→ **WORK TASK 1**
In the documentary review below, copy the passage from "E) The shift" up to and including "something is lost.".
→ **WORK TASK 2**
Answer these questions using the documentary review below:
(a) Which three mega-flops does the review say hastened the death of the old studio system?
(b) Which two films does the review name as starting and continuing the era of the Blockbuster?
(c) Which documentary does the review recommend watching, and who made it?

→ **EXCERPT PROVIDED**

----------------

Anyone who has read Peter Biskind's seminal book on what he describes as the 'sex, drugs and rock and roll generation who saved Hollywood,' namely the era which lasted from the late Sixties untill roughly the late Seventies in American film and which is considered to be by many the last golden age of Hollywood, will likely come away from this Documentary film adaptation of the book with mixed feelings.
The documentary gives the viewer the bare outline one who has read the book is familiar with:-
A) The death of the old studio system sometime in the Sixties whose demise was hastened by such ill-considered mega-flops as Cleopatra, Paint Your Wagon and Hello Dolly.
(B) The rise of a burgeoning and untapped youth market eager to see things they could identify with on screen.
(C) The Trojan Horse of the 'Roger Corman Film School' i.e 'King of the B-Movies' Producer/Director Roger Corman who firstly tapped into the hitherto untapped youth market, with B-Movies like The Trip and The Wild Angels, and secondly opened the doors to the untried and untested Film school graduates and harbingers of the 'New Hollywood' Francis Ford Coppola, Martin Scorcese and Peter Bogdanovich amongst many others.
D) The rise of the 'movie brats' influenced as they were by the French and Italian 'new wave' brought a much more more realistic approach to story-telling that was evident in European cinema at that time (complete with it's attendant moral and sexual ambiguities) to American film for the very first time.
E) The shift in style and in cultural outlook helped to foster a climate of freedom and creativity which allowed the 'New Hollywood' to flourish and produce such great films as The Last Picture Show, The Godfather, Mean Streets, Taxi Driver, Mash, Harold and Maude, Network, Deliverance, All the Presidents Men, Dog Day Afternoon and a host of other films which a mere ten years previously would never have been made.
F) The Fall. Starting with Jaws and continued by Star Wars in the mid to late Seventies the era of the Blockbuster is shown as destroying this last era of innocence in Hollywood as commerce and the studio exec's reassert creative control.
All very well and good you might say but why only the three stars? churlish though it might appear it feels as though something is missing, the story is condensed and in the process something is lost.
My recomendation is firstly read the book but secondly watch Ted Demme's excellent documentary 'A Decade under the Influence' which covers this era by primarily focusing on the films rather than (as is the case in this documenary) by focusing too heavily on the personalities involved and their associated drug problems.

----------------

→ **STUDY MATERIAL**
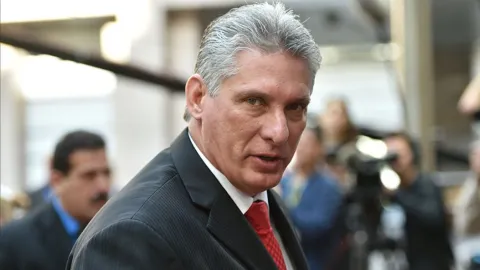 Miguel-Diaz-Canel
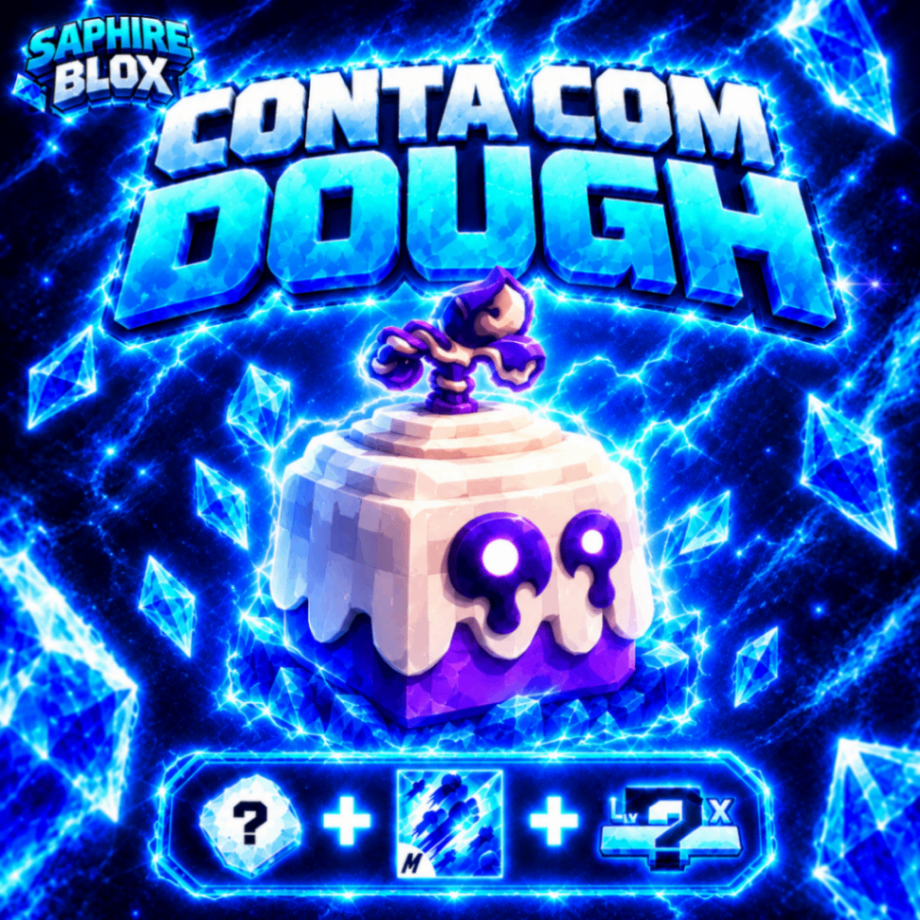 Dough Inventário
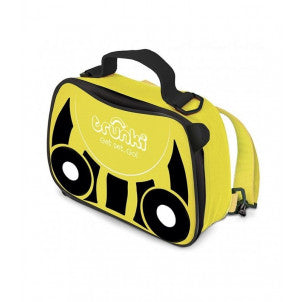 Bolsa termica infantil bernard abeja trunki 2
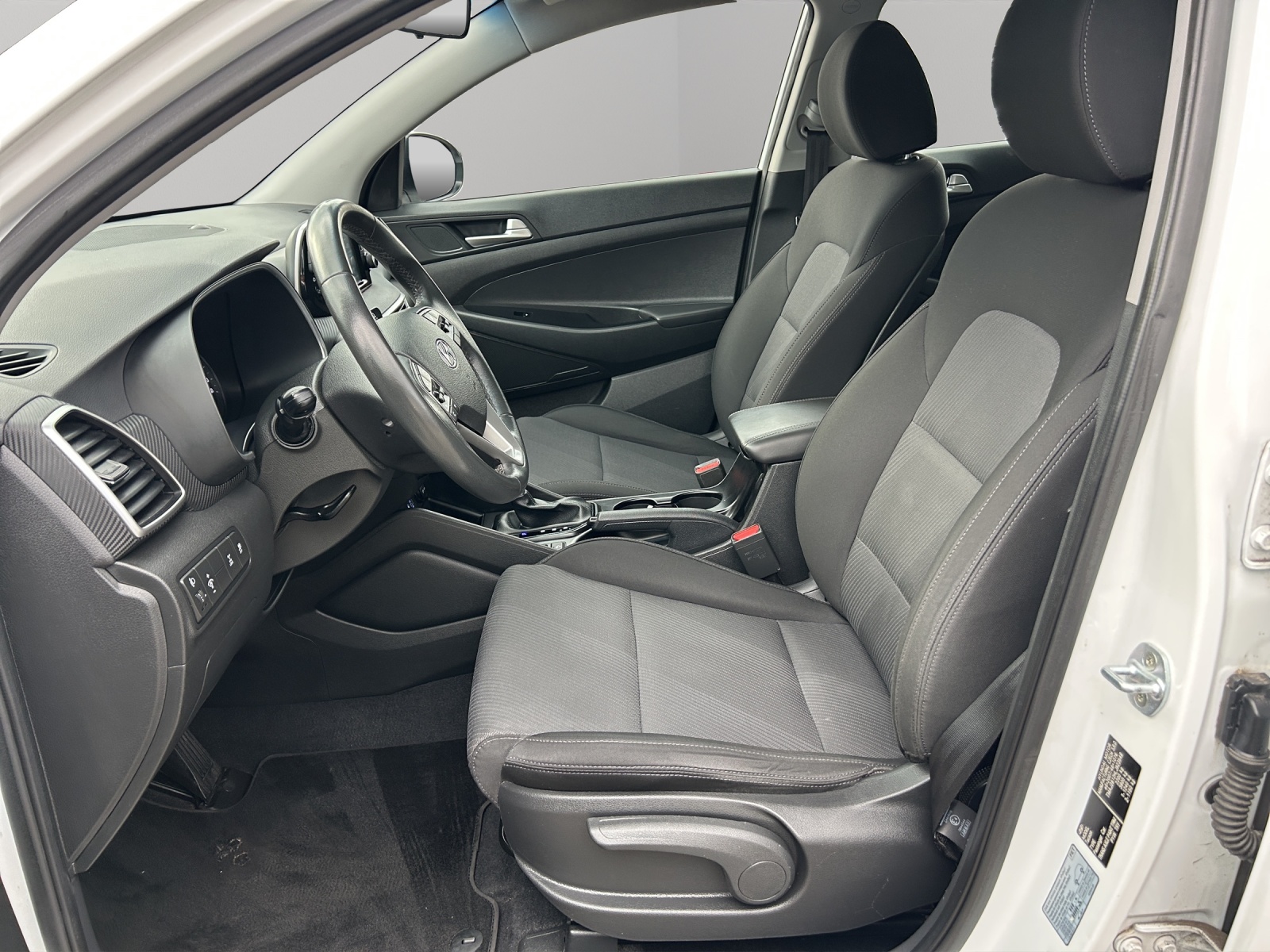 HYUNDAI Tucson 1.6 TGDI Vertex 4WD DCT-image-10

----------------

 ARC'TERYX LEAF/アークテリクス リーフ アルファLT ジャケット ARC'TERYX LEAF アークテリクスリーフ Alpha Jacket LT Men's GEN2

----------------

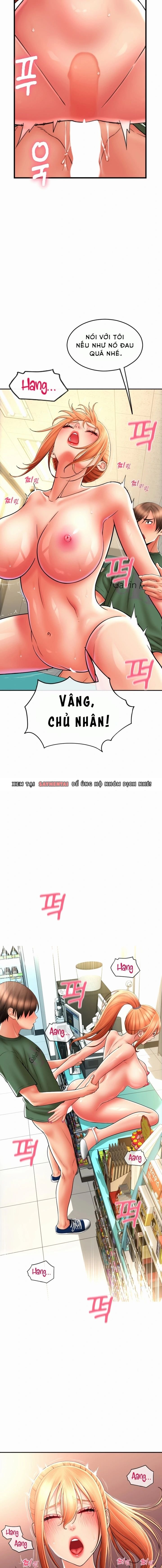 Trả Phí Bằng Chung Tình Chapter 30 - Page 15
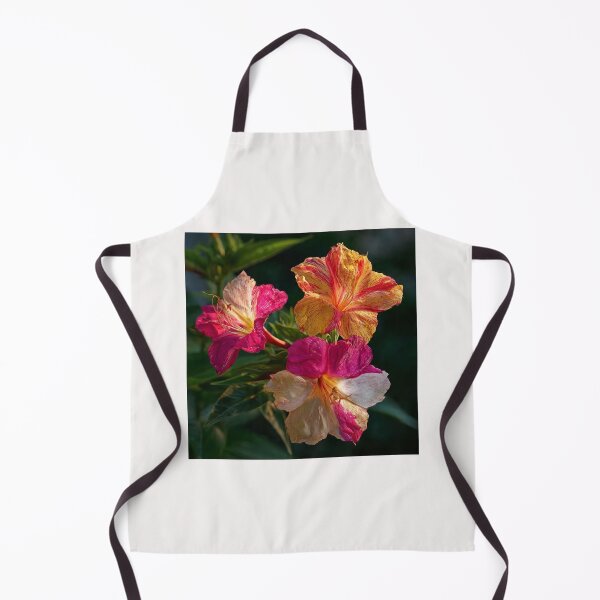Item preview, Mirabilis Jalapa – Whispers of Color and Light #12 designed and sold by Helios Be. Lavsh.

----------------

→ **RESPONSE AREA 1**
E) The shift in style and in cultural outlook helped to foster a climate of freedom and creativity which allowed the 'New Hollywood' to flourish and produce such great films as The Last Picture Show, The Godfather, Mean Streets, Taxi Driver, Mash, Harold and Maude, Network, Deliverance, All the Presidents Men, Dog Day Afternoon and a host of other films which a mere ten years previously would never have been made.
F) The Fall. Starting with Jaws and continued by Star Wars in the mid to late Seventies the era of the Blockbuster is shown as destroying this last era of innocence in Hollywood as commerce and the studio exec's reassert creative control.
All very well and good you might say but why only the three stars? churlish though it might appear it feels as though something is missing, the story is condensed and in the process something is lost.

→ **RESPONSE AREA 2**
(a) Cleopatra, Paint Your Wagon and Hello Dolly
(b) Jaws and Star Wars
(c) 'A Decade under the Influence', by Ted Demme